Malgré la tendance actuelle à considérer les patients comme des partenaires égaux dans le processus décisionnel, la relation médecin-patient est intrinsèquement une relation de pouvoir inégal et le sera toujours. Le patient vient chez le médecin précisément parce qu’il a quelque chose, que ce soit des connaissances, des compétences ou de l’expérience, dont le patient a besoin. Même si mon patient ou son soignant est plus compétent que moi, leur situation le rend vulnérable tandis que la mienne lui confère une autorité dans le contexte des soins aux patients.
Il en va de même pour le clergé, les avocats, les éducateurs, les gestionnaires et les employeurs. Lorsqu’une partie a un pouvoir qui manque à l’autre, que ce soit cette autorité religieuse, le pouvoir d’affecter le destin de l’autre par la protection juridique, les notes, les recommandations, le salaire ou la promotion, il n’y a pas de potentiel pour une relation amoureuse ou sexuelle éthique.

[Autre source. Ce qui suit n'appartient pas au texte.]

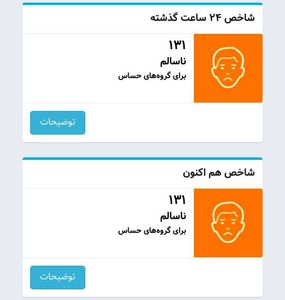 کیفیت هوای تهران با شاخص‌١٣١ ناسالم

Cette notion n’est pas nouvelle. Si vous lisez son serment original, vous verrez que même Hippocrate a épousé ce point de vue, écrivant: « Dans toutes les maisons où je vais, j’y entrerai au profit des malades, en évitant tout acte volontaire d’irrégularité ou de corruption, y compris la séduction des femmes ou des hommes. »Il reconnaît la vulnérabilité de ceux qui cherchent des soins et la tentation de transformer leur adulation ou leur désespoir en carburant pour une interaction sexuelle ou amoureuse. Il y a encore 2 400 ans, il l’a qualifié d' »acte volontaire d’irrégularité (et) de corruption », précisant qu’aucune interaction de ce type ne peut être vraiment consensuelle.
Comment les commissions des licences médicales le voient
Les commissions des licences médicales d’État, chargées de la protection du public, prennent le parti d’Hippocrate. Dans leur déclaration « Aborder les limites sexuelles: Lignes directrices pour les Conseils médicaux d’État « , la Fédération des Conseils médicaux d’État (FSMB) condamne à la fois les violations sexuelles et les irrégularités, y compris « les comportements, les gestes ou les expressions qui sont séduisants, sexuellement suggestifs, irrespectueux de la vie privée du patient ou sexuellement humiliants pour un patient. »Si vous comparez les scénarios qu’ils décrivent à la conversation Twitter de Lane Moore, vous constaterez que ses répondants décrivent exactement le genre de scénarios proscrits par la FSMB. Tous ces comportements constituent des motifs de sanctions disciplinaires contre la licence d’un médecin.
Lorsque les patients viennent à nous avec leur douleur, leur maladie et leur peur, préparés à ce que nous interagissions avec leur être physique d’une manière qu’aucun autre étranger ne le ferait, ils nous placent une confiance sacrée. Nous leur devons de maintenir des limites claires autour de nos pulsions sexuelles et romantiques, en les réservant aux situations et aux personnes bien éloignées de notre vie professionnelle.